1 medium head green cabbage (about 2 pounds)
1 large yellow onion (about 8 ounces)
3-6 garlic cloves, peeled
4-5 large carrots, cut into 1/4 inch rounds (cut on a diagonal for a prettier vegetable slice)
1/4 cup chicken, beef, or vegetable broth, or water
1/4 cup extra-virgin olive oil
Coarse salt and freshly ground black pepper
1/8 teaspoon crushed red pepper flakes, or to taste
Fleur de sel or coarse unrefined sea salt


1-Heat the oven to 325. Lightly oil a large gratin dish or a baking dish (9 by 13 inch works well).

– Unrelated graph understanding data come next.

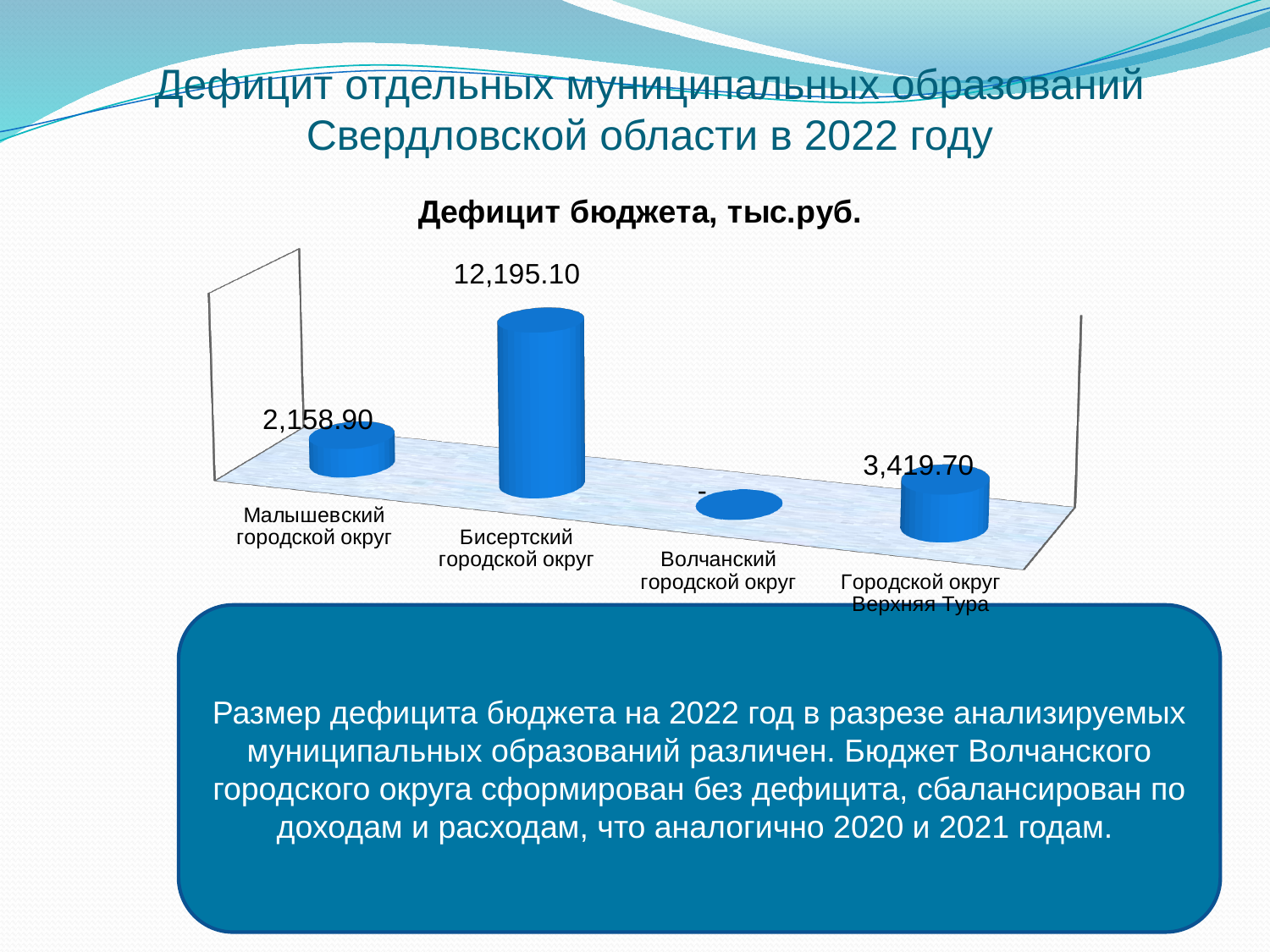
How many municipalities are shown on the chart? 4 Which municipality has the highest budget deficit on the chart? Бисертский городской округ What is the difference between the deficit of Бисертский городской округ and Малышевский городской округ? 10,036.20 What is the difference between the deficit of Городской округ Верхняя Тура and Малышевский городской округ? 1,260.80 What data label is shown for Волчанский городской округ? - What is the title of the chart? Дефицит бюджета, тыс.руб. Which has a larger budget deficit: Малышевский городской округ or Городской округ Верхняя Тура? Городской округ Верхняя Тура What is the budget deficit value shown for Бисертский городской округ? 12,195.10 Which municipality has the lowest budget deficit on the chart? Волчанский городской округ What type of chart is shown on the slide? Bar chart What is the budget deficit value shown for Малышевский городской округ? 2,158.90 What is the budget deficit value shown for Городской округ Верхняя Тура? 3,419.70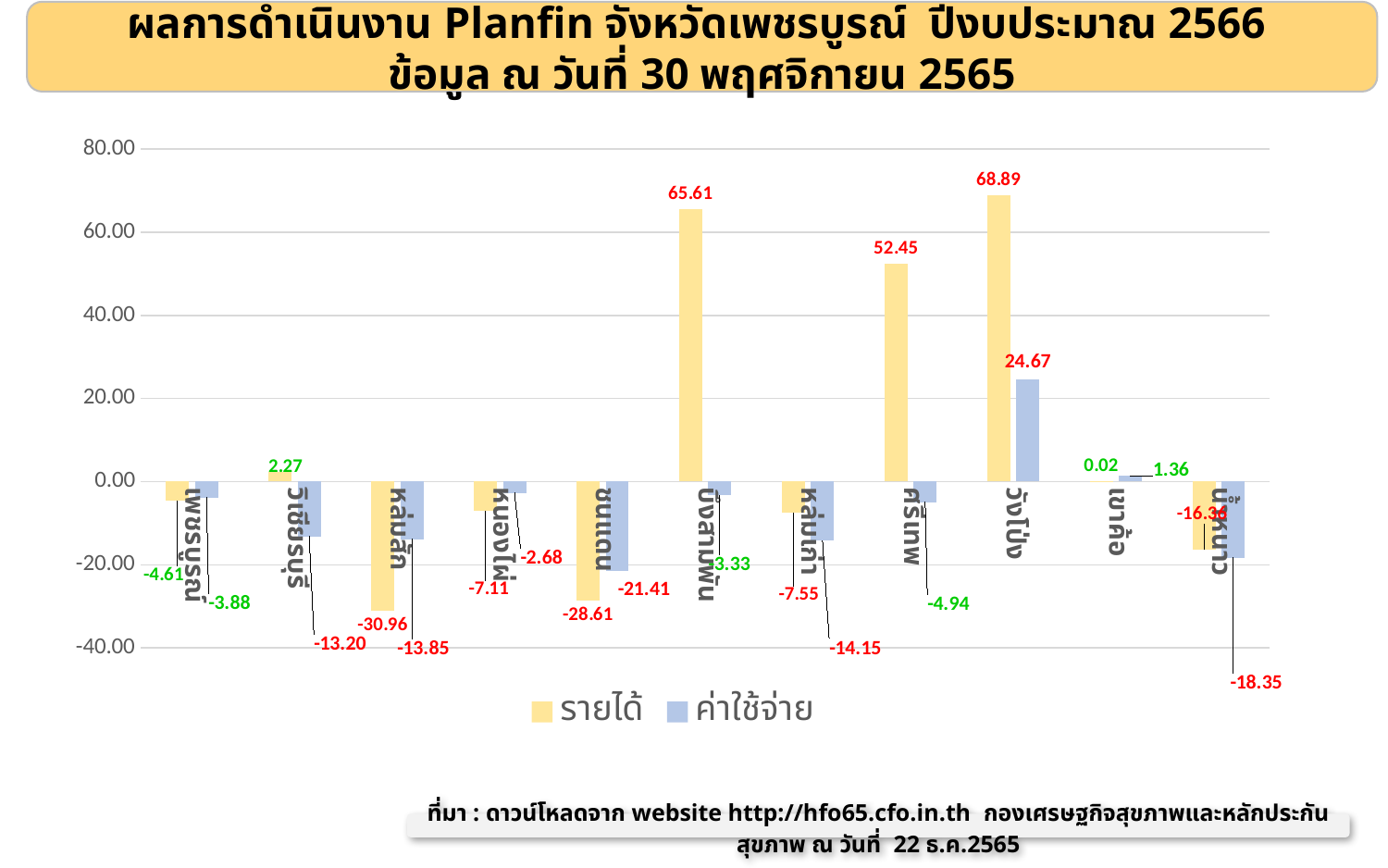
What is the difference between the รายได้ values of วังโป่ง and บึงสามพัน? 3.28 What is the ค่าใช้จ่าย value for วังโป่ง? 24.67 How many categories are shown on the x axis? 11 Which category has the highest ค่าใช้จ่าย value? วังโป่ง Which category has the highest รายได้ value? วังโป่ง Which has the larger รายได้ value, บึงสามพัน or ศรีเทพ? บึงสามพัน What is the รายได้ value for ศรีเทพ? 52.45 What is the รายได้ value for วังโป่ง? 68.89 Which category has the lowest รายได้ value? หล่มสัก What kind of chart is shown on the slide? Bar chart What is the ค่าใช้จ่าย value for ชนแดน? -21.41 How many series does the legend list? 2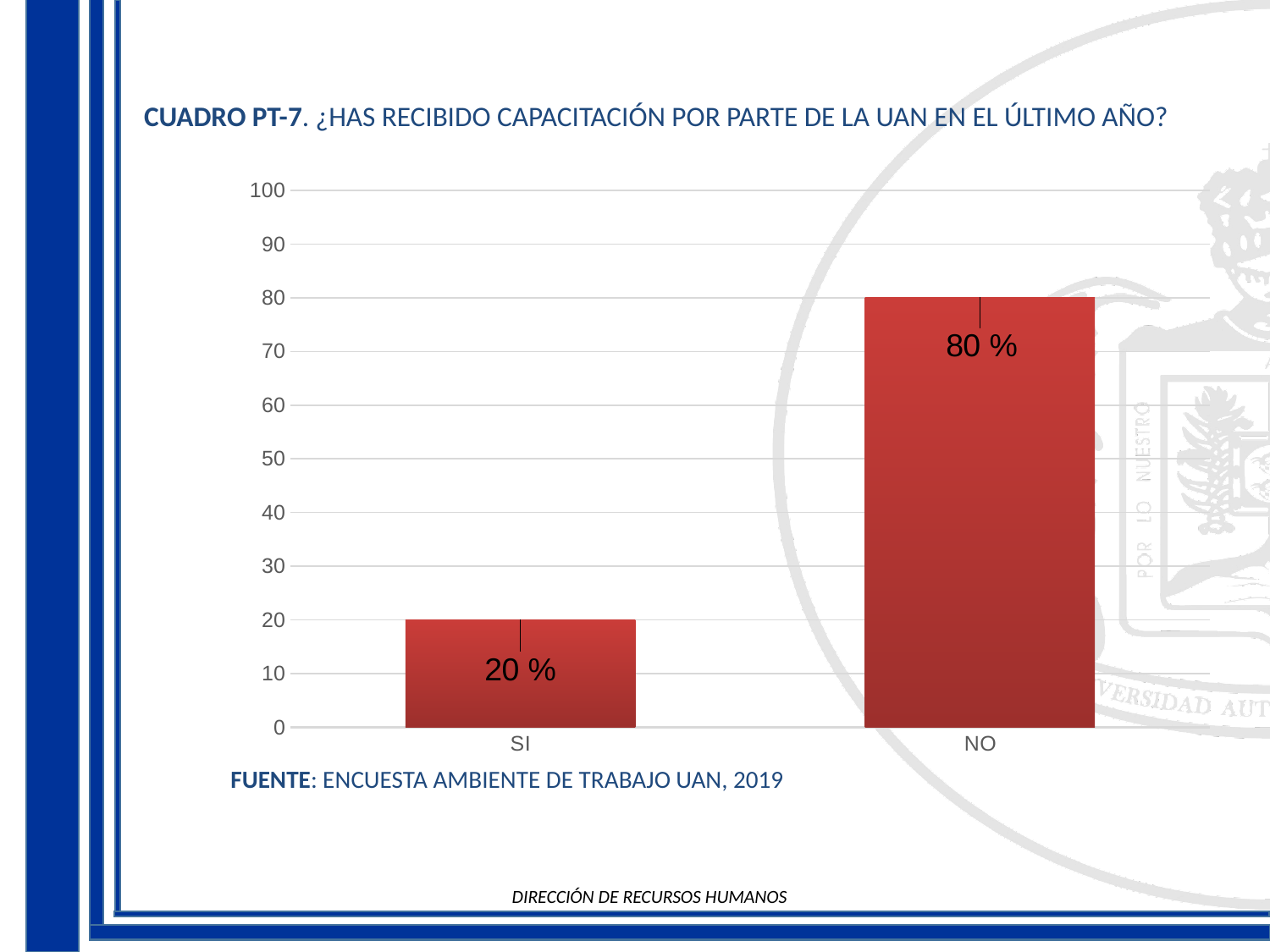
What is the value for SI? 20 % Is the value for NO greater or less than 50? greater What source is cited below the chart? ENCUESTA AMBIENTE DE TRABAJO UAN, 2019 What is the difference between the values for NO and SI? 60 % What is the maximum value shown on the y axis? 100 What is the value for NO? 80 % How many categories are shown on the x axis? 2 Is the value for SI greater or less than 30? less What kind of chart is shown on the slide? bar chart Which category has the lowest value? SI Which is larger, the value for SI or the value for NO? NO Which category has the highest value? NO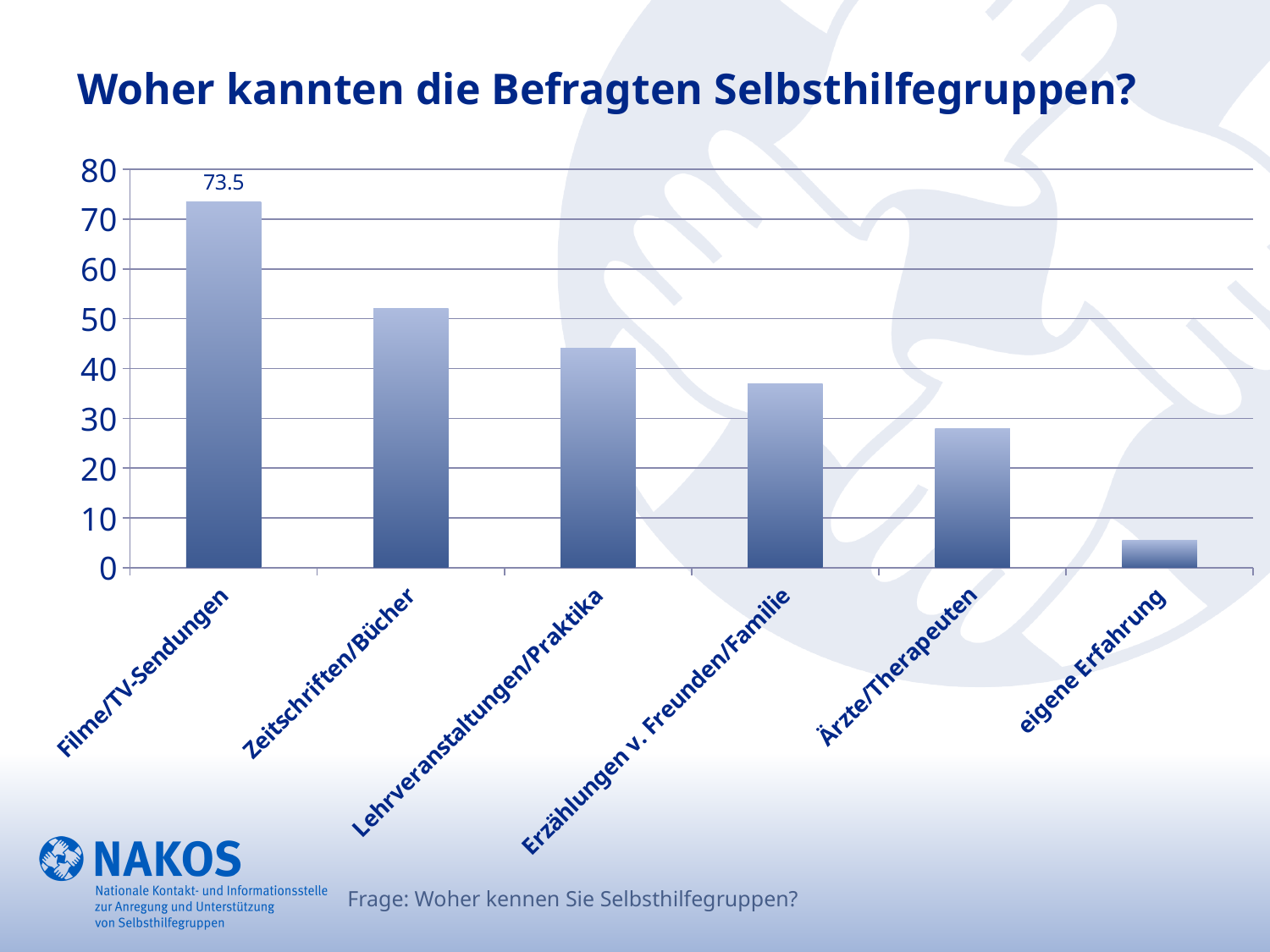
Is the value for eigene Erfahrung greater or less than 10? less Is the value for Zeitschriften/Bücher greater or less than 50? greater Is the value for Lehrveranstaltungen/Praktika greater or less than 50? less Which category has the lowest value? eigene Erfahrung Do the values rise or fall from left to right along the x axis? fall What is the title of the chart? Woher kannten die Befragten Selbsthilfegruppen? What is the value for Filme/TV-Sendungen? 73.5 Which is larger, the value for Erzählungen v. Freunden/Familie or the value for Ärzte/Therapeuten? Erzählungen v. Freunden/Familie What kind of chart is shown on the slide? bar chart How many categories are shown on the x axis? 6 Which category has the highest value? Filme/TV-Sendungen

2-Trimming the cabbage: Remove any outer leaves of the cabbage that is bruised or ragged. If your cabbage is more than 2 pounds, cut off some of the cabbage to make it two pounds for best braising.  Cut the cabbage into 8 wedges and then lay in the baking dish. They can overlay slightly, and still cook, but try to do as much of a single layer as possible.

3-The Braise: Scatter over the cabbage the onion, garlic, and carrots. Then pour over the vegetables, evenly, the oil and the broth or water.  Season liberally with salt, pepper, and the pepper flakes. Cover the pan tightly with foil, and place in the middle of the oven. Braise until the vegetables are completely tender, about two hours. Then turn the wedges over (they may fall apart a bit when you do this, and that’s okay. If the dish is getting dry, add a couple more tablespoons of water or broth.

4-The finish: Once the cabbage is completely cooked and tender (a fork should pierce it easily), remove the foil, and increase the oven heat to 400f. Roast until the vegetables start to brown (about 15 minutes).

For added oomph, she recommends adding some balsamic vinegar when you are turning the cabbage before roasting. Yum!